Unos horarios ‘intempestivos’ que terminarían con el mandato de Berlanga al frente de la Filmoteca, …

Aquella relación que se forjó fuera de los horarios administrativos (aunque en realidad siguiéramos trabajando para el Ministerio de Cultura) fue lo que condujo, entre otras cosas, a que Pilar Miró diera la orden de que los funcionarios solo podían trabajar de ocho a tres. Nosotros intentamos explicarle que había días en los que nuestros asuntos nos llevaban hasta las doce de la noche y que ese tipo de reuniones que sirvieron para que la Filmoteca fuera un organismo autónomo se tenían que hacer de esa manera y a esas horas. Pilar Miró nos dijo que ni hablar, que horario de ocho a tres y Luis se marchó, sin más. Yo me marché unos días después porque me llamó Tierno Galván para dirigir el Aula de Cultura municipal. Nuestros destinos profesionales se separaron en ese momento, pero conservamos la amistad hasta el día en que murió.

Tras ese periodo en Filmoteca, ¿cómo vuelven a coincidir profesionalmente?

Posteriormente, aquella relación que se forjó por cuestiones extra cinematográficas encontró un cauce también profesional. No sé si antes, después, o simultáneamente a nuestro trabajo en Filmoteca, cuando a Luis le llamaban para dar una conferencia o participar en una mesa redonda, se empeñaba en que fuera yo a acompañarle. Eso sucedía porque, en un determinado momento, a Luis comenzó a deteriorársele la memoria y le costaba mucho recordar nombres, fechas, etcétera. Así que cuando interveníamos en una charla sobre, pongamos por caso, cine y literatura, yo hablaba de la parte literaria y luego él empezaba a explicar cosas sobre cine y yo le hacía de apuntador porque le costaba acordarse de algunas cosas.

En paralelo a todo esto, se produjo la ruptura entre Luis y (Rafael) Azcona e hizo la primera película sin él, que fue Todos a la cárcel (1993) que escribió con su hijo Jorge (Berlanga). En las siguientes películas, que fueron Blasco Ibáñez (1997) y París-Tombuctú (1999), sus productores, que eran (José Luis) Olaizola y (Rafael) Díaz Salgado, me instaron a que trabajará en los guiones junto a Luis, porque lo que querían, sobre todo, era que introdujera un mínimo de disciplina en su rutina. Yo les dije que no había hecho un guion en mi vida, que yo lo que sabía escribir eran novelas, a lo que me respondieron que un escritor podía hacer de todo. Al final me convencieron, también económicamente.

¿Cómo era ese proceso de trabajo?
========================================================================
## CONSIGNA ESCRITA 1
Traduce al inglés esta oración del fragmento sobre Berlanga: «Al final me convencieron, también económicamente.»
El fragmento y el listado son materiales independientes entre sí.
========================================================================
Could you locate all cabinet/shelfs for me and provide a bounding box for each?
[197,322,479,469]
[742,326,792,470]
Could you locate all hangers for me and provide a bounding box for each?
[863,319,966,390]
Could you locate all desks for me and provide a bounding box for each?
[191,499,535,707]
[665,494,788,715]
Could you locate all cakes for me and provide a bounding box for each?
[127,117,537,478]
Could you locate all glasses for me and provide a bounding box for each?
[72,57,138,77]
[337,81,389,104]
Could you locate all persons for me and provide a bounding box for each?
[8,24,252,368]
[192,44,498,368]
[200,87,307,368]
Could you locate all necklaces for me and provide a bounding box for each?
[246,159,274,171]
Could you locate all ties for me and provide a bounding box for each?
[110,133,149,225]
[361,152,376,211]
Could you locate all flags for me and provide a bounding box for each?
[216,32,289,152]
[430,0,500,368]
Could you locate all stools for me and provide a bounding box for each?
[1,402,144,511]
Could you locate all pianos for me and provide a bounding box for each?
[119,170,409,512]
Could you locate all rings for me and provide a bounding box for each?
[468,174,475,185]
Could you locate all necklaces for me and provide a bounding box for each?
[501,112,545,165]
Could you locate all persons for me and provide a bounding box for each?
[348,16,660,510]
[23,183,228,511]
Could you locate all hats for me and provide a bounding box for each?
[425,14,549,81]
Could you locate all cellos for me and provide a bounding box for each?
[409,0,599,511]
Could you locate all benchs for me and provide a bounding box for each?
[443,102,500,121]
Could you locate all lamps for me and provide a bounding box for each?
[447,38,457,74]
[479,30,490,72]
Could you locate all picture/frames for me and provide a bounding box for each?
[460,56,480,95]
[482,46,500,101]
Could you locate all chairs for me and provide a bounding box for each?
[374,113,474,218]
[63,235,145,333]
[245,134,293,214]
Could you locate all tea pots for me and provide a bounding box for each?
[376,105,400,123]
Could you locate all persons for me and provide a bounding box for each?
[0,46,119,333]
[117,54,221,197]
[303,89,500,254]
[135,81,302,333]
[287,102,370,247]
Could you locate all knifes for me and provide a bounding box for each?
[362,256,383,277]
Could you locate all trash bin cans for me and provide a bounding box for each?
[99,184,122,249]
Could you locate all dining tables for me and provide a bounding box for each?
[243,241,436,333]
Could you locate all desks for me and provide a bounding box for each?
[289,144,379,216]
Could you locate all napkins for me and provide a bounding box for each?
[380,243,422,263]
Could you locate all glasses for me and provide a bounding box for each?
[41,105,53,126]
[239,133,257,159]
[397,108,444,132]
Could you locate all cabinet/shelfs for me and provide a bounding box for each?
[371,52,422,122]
========================================================================
## CONSIGNA ESCRITA 2
Reproduce sin ningún cambio las líneas del listado que empiezan en la que contiene «Could you locate all trash» y terminan al final del listado, ambas incluidas.

## RESPUESTA CORRECTA 1
In the end they convinced me, financially as well.

## RESPUESTA CORRECTA 2
Could you locate all trash bin cans for me and provide a bounding box for each?
[99,184,122,249]
Could you locate all dining tables for me and provide a bounding box for each?
[243,241,436,333]
Could you locate all desks for me and provide a bounding box for each?
[289,144,379,216]
Could you locate all napkins for me and provide a bounding box for each?
[380,243,422,263]
Could you locate all glasses for me and provide a bounding box for each?
[41,105,53,126]
[239,133,257,159]
[397,108,444,132]
Could you locate all cabinet/shelfs for me and provide a bounding box for each?
[371,52,422,122]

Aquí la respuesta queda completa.